■ Problem to solve ■
Your task is to reproduce the material exactly.

━━━━━ Entries supplied

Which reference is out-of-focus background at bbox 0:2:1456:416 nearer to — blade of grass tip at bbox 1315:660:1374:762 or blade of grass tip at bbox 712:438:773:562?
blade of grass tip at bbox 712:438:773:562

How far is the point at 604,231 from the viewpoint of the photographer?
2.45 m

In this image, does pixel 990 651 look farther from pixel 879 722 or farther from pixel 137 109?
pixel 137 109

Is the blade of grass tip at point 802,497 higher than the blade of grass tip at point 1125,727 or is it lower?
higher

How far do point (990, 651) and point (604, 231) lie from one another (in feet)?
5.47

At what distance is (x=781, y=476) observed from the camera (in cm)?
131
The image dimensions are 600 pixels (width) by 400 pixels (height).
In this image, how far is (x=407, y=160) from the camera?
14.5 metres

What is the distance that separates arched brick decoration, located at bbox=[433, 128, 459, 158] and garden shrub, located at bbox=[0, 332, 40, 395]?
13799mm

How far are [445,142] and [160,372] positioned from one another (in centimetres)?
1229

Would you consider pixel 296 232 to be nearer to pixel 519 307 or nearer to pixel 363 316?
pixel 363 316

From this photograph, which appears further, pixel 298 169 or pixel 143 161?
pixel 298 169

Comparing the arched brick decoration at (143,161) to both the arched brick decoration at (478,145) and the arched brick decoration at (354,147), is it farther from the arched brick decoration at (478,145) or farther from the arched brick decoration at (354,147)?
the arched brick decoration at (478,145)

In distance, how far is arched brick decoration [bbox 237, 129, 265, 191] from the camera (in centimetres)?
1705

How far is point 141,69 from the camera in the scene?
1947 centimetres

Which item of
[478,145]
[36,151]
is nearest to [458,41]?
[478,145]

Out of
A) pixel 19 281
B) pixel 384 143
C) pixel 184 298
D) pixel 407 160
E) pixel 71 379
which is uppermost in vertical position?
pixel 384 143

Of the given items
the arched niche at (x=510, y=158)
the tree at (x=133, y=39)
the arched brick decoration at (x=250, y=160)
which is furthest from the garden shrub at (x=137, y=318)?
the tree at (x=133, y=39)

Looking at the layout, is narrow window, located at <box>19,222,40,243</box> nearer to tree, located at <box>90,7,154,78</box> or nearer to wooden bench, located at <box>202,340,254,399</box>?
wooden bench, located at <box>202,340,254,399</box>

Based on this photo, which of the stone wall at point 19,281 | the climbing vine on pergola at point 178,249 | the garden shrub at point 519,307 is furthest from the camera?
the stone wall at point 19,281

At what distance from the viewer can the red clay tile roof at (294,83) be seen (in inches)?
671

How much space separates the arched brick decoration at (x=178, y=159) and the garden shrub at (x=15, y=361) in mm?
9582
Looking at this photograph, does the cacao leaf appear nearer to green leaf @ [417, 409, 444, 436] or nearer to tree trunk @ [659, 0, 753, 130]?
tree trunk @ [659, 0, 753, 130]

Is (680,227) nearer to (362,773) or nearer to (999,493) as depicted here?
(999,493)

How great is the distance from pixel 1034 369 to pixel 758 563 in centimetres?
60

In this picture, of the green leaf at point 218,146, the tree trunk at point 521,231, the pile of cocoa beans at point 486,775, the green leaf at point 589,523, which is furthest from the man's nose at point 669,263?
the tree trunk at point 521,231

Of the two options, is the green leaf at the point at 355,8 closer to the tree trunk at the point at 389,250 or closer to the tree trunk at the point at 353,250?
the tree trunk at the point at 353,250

━━━━━━━━━━

■ Worked solution ■
Which reference is out-of-focus background at bbox 0:2:1456:416 nearer to — blade of grass tip at bbox 1315:660:1374:762 or blade of grass tip at bbox 712:438:773:562?
blade of grass tip at bbox 712:438:773:562

How far is the point at 604,231 from the viewpoint of the photographer?
2.45 m

In this image, does pixel 990 651 look farther from pixel 879 722 or farther from pixel 137 109?
pixel 137 109

Is the blade of grass tip at point 802,497 higher than the blade of grass tip at point 1125,727 or is it lower?
higher

How far do point (990, 651) and point (604, 231) lie from one another (in feet)?
5.47

At what distance is (x=781, y=476) observed from the camera (in cm)?
131
The image dimensions are 600 pixels (width) by 400 pixels (height).
In this image, how far is (x=407, y=160) from the camera?
14.5 metres

What is the distance that separates arched brick decoration, located at bbox=[433, 128, 459, 158] and garden shrub, located at bbox=[0, 332, 40, 395]?
13799mm

How far are [445,142] and [160,372] positioned from one another (in centimetres)?
1229

Would you consider pixel 296 232 to be nearer to pixel 519 307 or nearer to pixel 363 316?
pixel 363 316

From this photograph, which appears further, pixel 298 169 or pixel 143 161?
pixel 298 169

Comparing the arched brick decoration at (143,161) to both the arched brick decoration at (478,145) and the arched brick decoration at (354,147), is it farther from the arched brick decoration at (478,145) or farther from the arched brick decoration at (354,147)?
the arched brick decoration at (478,145)

In distance, how far is arched brick decoration [bbox 237, 129, 265, 191] from the camera (in centimetres)?
1705

How far is point 141,69 from the camera in the scene?
1947 centimetres

Which item of
[478,145]
[36,151]
is nearest to [458,41]?
[478,145]

Out of
A) pixel 19 281
B) pixel 384 143
C) pixel 184 298
D) pixel 407 160
E) pixel 71 379
which is uppermost in vertical position?
pixel 384 143

Of the given items
the arched niche at (x=510, y=158)
the tree at (x=133, y=39)
the arched brick decoration at (x=250, y=160)
which is furthest from the garden shrub at (x=137, y=318)?
the tree at (x=133, y=39)

Looking at the layout, is narrow window, located at <box>19,222,40,243</box> nearer to tree, located at <box>90,7,154,78</box> or nearer to wooden bench, located at <box>202,340,254,399</box>?
wooden bench, located at <box>202,340,254,399</box>

Based on this photo, which of the stone wall at point 19,281 | the climbing vine on pergola at point 178,249 | the garden shrub at point 519,307 is furthest from the camera?
the stone wall at point 19,281

At what distance from the viewer can the red clay tile roof at (294,83) be seen (in inches)?
671

How much space separates the arched brick decoration at (x=178, y=159) and the garden shrub at (x=15, y=361) in mm?
9582
Looking at this photograph, does the cacao leaf appear nearer to green leaf @ [417, 409, 444, 436] or nearer to tree trunk @ [659, 0, 753, 130]?
tree trunk @ [659, 0, 753, 130]

Is (680,227) nearer to (362,773) or nearer to (999,493) as depicted here?
(999,493)

How great is the distance from pixel 1034 369 to pixel 758 563 in centimetres?
60

In this picture, of the green leaf at point 218,146, the tree trunk at point 521,231, the pile of cocoa beans at point 486,775, the green leaf at point 589,523, which is furthest from the man's nose at point 669,263?
the tree trunk at point 521,231

Of the two options, is the green leaf at the point at 355,8 closer to the tree trunk at the point at 389,250 or closer to the tree trunk at the point at 353,250?
the tree trunk at the point at 353,250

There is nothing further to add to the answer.